● **EXERCISE INSTRUCTIONS**
Reproduce every record exactly as given.

···

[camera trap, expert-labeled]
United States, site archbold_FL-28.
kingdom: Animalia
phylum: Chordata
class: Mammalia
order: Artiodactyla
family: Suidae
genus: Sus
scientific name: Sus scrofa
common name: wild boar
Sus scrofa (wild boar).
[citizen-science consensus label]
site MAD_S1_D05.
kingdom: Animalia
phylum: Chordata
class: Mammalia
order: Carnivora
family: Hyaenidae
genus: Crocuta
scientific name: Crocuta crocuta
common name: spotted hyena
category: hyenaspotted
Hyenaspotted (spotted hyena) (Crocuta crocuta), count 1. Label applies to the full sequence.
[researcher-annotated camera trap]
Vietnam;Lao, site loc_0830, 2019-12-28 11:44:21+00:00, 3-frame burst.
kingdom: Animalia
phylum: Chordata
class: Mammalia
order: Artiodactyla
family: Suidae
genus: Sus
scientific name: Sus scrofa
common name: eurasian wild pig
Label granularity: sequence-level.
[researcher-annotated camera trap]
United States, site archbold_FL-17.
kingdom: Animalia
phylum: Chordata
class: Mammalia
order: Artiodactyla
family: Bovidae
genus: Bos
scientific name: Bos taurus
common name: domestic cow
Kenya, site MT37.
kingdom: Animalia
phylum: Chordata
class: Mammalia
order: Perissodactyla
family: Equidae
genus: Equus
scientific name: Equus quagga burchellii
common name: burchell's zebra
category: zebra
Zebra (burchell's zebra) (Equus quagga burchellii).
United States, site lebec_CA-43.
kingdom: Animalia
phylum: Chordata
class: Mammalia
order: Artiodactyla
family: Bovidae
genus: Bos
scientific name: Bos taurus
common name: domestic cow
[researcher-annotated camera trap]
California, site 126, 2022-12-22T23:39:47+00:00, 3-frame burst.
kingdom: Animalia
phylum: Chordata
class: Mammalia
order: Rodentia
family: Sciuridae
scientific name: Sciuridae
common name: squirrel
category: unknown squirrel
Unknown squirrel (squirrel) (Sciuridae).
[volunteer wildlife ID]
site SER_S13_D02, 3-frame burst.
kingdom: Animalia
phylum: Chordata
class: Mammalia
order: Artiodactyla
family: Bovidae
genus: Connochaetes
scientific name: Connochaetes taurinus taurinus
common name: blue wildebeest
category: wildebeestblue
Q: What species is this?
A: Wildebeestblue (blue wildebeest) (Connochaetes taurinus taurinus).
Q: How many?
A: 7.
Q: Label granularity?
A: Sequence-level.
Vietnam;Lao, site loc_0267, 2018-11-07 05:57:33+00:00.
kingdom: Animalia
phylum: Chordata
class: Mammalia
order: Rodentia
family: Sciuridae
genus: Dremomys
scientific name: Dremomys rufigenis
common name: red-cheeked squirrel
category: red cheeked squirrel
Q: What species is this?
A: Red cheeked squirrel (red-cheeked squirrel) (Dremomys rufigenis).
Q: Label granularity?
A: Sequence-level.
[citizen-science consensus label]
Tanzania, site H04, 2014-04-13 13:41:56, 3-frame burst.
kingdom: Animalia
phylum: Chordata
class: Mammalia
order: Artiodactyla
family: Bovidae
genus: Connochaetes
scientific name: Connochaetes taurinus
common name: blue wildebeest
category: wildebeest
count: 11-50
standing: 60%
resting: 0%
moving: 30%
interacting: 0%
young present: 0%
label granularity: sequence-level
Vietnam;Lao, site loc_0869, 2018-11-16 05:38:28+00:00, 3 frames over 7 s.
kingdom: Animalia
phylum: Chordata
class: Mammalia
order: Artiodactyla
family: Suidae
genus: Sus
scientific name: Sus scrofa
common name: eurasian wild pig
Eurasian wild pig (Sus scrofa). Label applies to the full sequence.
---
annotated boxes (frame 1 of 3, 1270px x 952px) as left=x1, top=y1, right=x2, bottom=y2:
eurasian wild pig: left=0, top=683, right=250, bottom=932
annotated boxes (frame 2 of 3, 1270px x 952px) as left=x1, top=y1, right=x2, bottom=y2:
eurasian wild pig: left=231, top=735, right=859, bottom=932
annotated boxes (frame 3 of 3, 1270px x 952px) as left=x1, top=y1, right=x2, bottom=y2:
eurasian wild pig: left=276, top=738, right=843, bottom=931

···

● **EXERCISE RESULT**
[camera trap, expert-labeled]
United States, site archbold_FL-28.
kingdom: Animalia
phylum: Chordata
class: Mammalia
order: Artiodactyla
family: Suidae
genus: Sus
scientific name: Sus scrofa
common name: wild boar
Sus scrofa (wild boar).
[citizen-science consensus label]
site MAD_S1_D05.
kingdom: Animalia
phylum: Chordata
class: Mammalia
order: Carnivora
family: Hyaenidae
genus: Crocuta
scientific name: Crocuta crocuta
common name: spotted hyena
category: hyenaspotted
Hyenaspotted (spotted hyena) (Crocuta crocuta), count 1. Label applies to the full sequence.
[researcher-annotated camera trap]
Vietnam;Lao, site loc_0830, 2019-12-28 11:44:21+00:00, 3-frame burst.
kingdom: Animalia
phylum: Chordata
class: Mammalia
order: Artiodactyla
family: Suidae
genus: Sus
scientific name: Sus scrofa
common name: eurasian wild pig
Label granularity: sequence-level.
[researcher-annotated camera trap]
United States, site archbold_FL-17.
kingdom: Animalia
phylum: Chordata
class: Mammalia
order: Artiodactyla
family: Bovidae
genus: Bos
scientific name: Bos taurus
common name: domestic cow
Kenya, site MT37.
kingdom: Animalia
phylum: Chordata
class: Mammalia
order: Perissodactyla
family: Equidae
genus: Equus
scientific name: Equus quagga burchellii
common name: burchell's zebra
category: zebra
Zebra (burchell's zebra) (Equus quagga burchellii).
United States, site lebec_CA-43.
kingdom: Animalia
phylum: Chordata
class: Mammalia
order: Artiodactyla
family: Bovidae
genus: Bos
scientific name: Bos taurus
common name: domestic cow
[researcher-annotated camera trap]
California, site 126, 2022-12-22T23:39:47+00:00, 3-frame burst.
kingdom: Animalia
phylum: Chordata
class: Mammalia
order: Rodentia
family: Sciuridae
scientific name: Sciuridae
common name: squirrel
category: unknown squirrel
Unknown squirrel (squirrel) (Sciuridae).
[volunteer wildlife ID]
site SER_S13_D02, 3-frame burst.
kingdom: Animalia
phylum: Chordata
class: Mammalia
order: Artiodactyla
family: Bovidae
genus: Connochaetes
scientific name: Connochaetes taurinus taurinus
common name: blue wildebeest
category: wildebeestblue
Q: What species is this?
A: Wildebeestblue (blue wildebeest) (Connochaetes taurinus taurinus).
Q: How many?
A: 7.
Q: Label granularity?
A: Sequence-level.
Vietnam;Lao, site loc_0267, 2018-11-07 05:57:33+00:00.
kingdom: Animalia
phylum: Chordata
class: Mammalia
order: Rodentia
family: Sciuridae
genus: Dremomys
scientific name: Dremomys rufigenis
common name: red-cheeked squirrel
category: red cheeked squirrel
Q: What species is this?
A: Red cheeked squirrel (red-cheeked squirrel) (Dremomys rufigenis).
Q: Label granularity?
A: Sequence-level.
[citizen-science consensus label]
Tanzania, site H04, 2014-04-13 13:41:56, 3-frame burst.
kingdom: Animalia
phylum: Chordata
class: Mammalia
order: Artiodactyla
family: Bovidae
genus: Connochaetes
scientific name: Connochaetes taurinus
common name: blue wildebeest
category: wildebeest
count: 11-50
standing: 60%
resting: 0%
moving: 30%
interacting: 0%
young present: 0%
label granularity: sequence-level
Vietnam;Lao, site loc_0869, 2018-11-16 05:38:28+00:00, 3 frames over 7 s.
kingdom: Animalia
phylum: Chordata
class: Mammalia
order: Artiodactyla
family: Suidae
genus: Sus
scientific name: Sus scrofa
common name: eurasian wild pig
Eurasian wild pig (Sus scrofa). Label applies to the full sequence.
---
annotated boxes (frame 1 of 3, 1270px x 952px) as left=x1, top=y1, right=x2, bottom=y2:
eurasian wild pig: left=0, top=683, right=250, bottom=932
annotated boxes (frame 2 of 3, 1270px x 952px) as left=x1, top=y1, right=x2, bottom=y2:
eurasian wild pig: left=231, top=735, right=859, bottom=932
annotated boxes (frame 3 of 3, 1270px x 952px) as left=x1, top=y1, right=x2, bottom=y2:
eurasian wild pig: left=276, top=738, right=843, bottom=931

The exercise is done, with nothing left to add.